Huh7 cells (1 × 103 cells/well) were seeded in 6-well culture plates and treated with violacein. After 12 days of incubation, the colonies that had formed were fixed with 3.7% formaldehyde by incubating for 20 min, and stained with 0.5% crystal violet reagent by incubating for 15 min. The stained colonies were washed with phosphate-buffered saline (PBS), and the number of visible colonies in each well was counted.

4.5. Nuclear Fluorescent Staining with DAPI

Huh7 cells (7 × 104 cells/well) were seeded in 24-well culture plates and treated with violacein for 24 h. The cells were fixed with 3.7% formaldehyde by incubating for 15 min and stained with 5 μg/mL DAPI by incubating for 15 min. The fluorescent images were obtained using a fluorescence microscope (Optinity KI-2000F, Korea Lab Tech, Seong Nam, Korea).

4.6. Measurement of MMP

Huh7 cells (5 × 104 cells/well) were seeded in 96-black-well culture plates and treated with violacein for 24 h. The cells were subsequently treated with 10 µg/mL of the JC-1 fluorescent dye and were incubated for 20 min. The fluorescence intensity of the J-aggregates that formed and the JC-1 monomers was detected at wavelengths of 530/590 nm (excitation/emission) and 485/528 nm, respectively, using a multimode microplate reader (BioTek, Winooski, VT, USA). Mitochondrial depolarization was indicated by a decrease in the ratio of intensity of red/green fluorescence.

4.7. Measurement of ROS

Huh7 cells (5 × 104 cells/well) were seeded in a 24-well culture plate and treated with violacein for 6 h. The cells were stained with 15 µM DCFH-DA by incubating for 10 min. The fluorescent images were obtained using a fluorescence microscope (Optinity KI-2000F, Korea Lab Tech, Seong Nam, Korea), and the fluorescence density was analyzed using ImageJ software, version 1.5 (NIH).

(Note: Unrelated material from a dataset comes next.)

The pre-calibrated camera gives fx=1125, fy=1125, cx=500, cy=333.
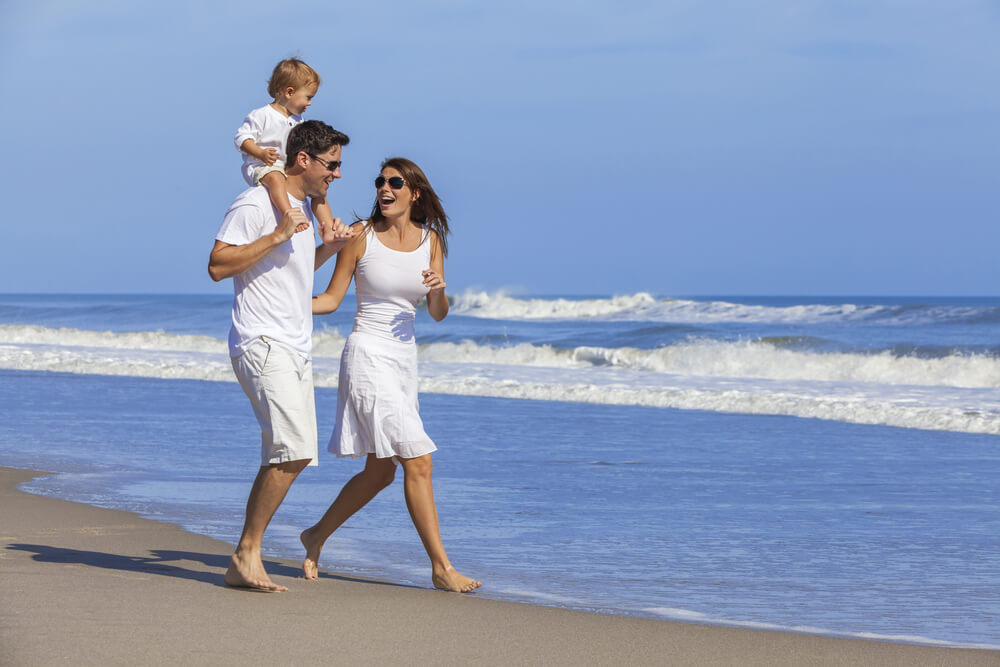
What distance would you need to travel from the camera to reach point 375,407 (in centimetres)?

4.8. Analysis of Apoptosis

Huh7 cells (2 × 105 cells/well) were seeded in a 60 mm cell culture dish and treated with violacein for 24 h. The cells were harvested, washed with PBS, and stained with 100 µL of Muse® Annexin V & Dead Cell reagent, according to the manufacturer’s instructions. The stained cells were analyzed using a Guava® Muse® Cell Analyzer (MuseSoft_V1.8.0.3; Luminex Corporation, Austin, TX, USA).

4.9. Cell Cycle Analysis

Huh7 cells (1 × 105 cells/well) were seeded in a 60 mm cell culture dish and treated with violacein for 24 h. The cells were harvested, washed with PBS, and fixed with 70% ethanol at −20 °C for 3 h. After washing with PBS, the cells were stained with 200 µL of Muse® Cell Cycle reagent, according to the manufacturer’s instructions. The stained cells were analyzed using a Guava® Muse® Cell Analyzer.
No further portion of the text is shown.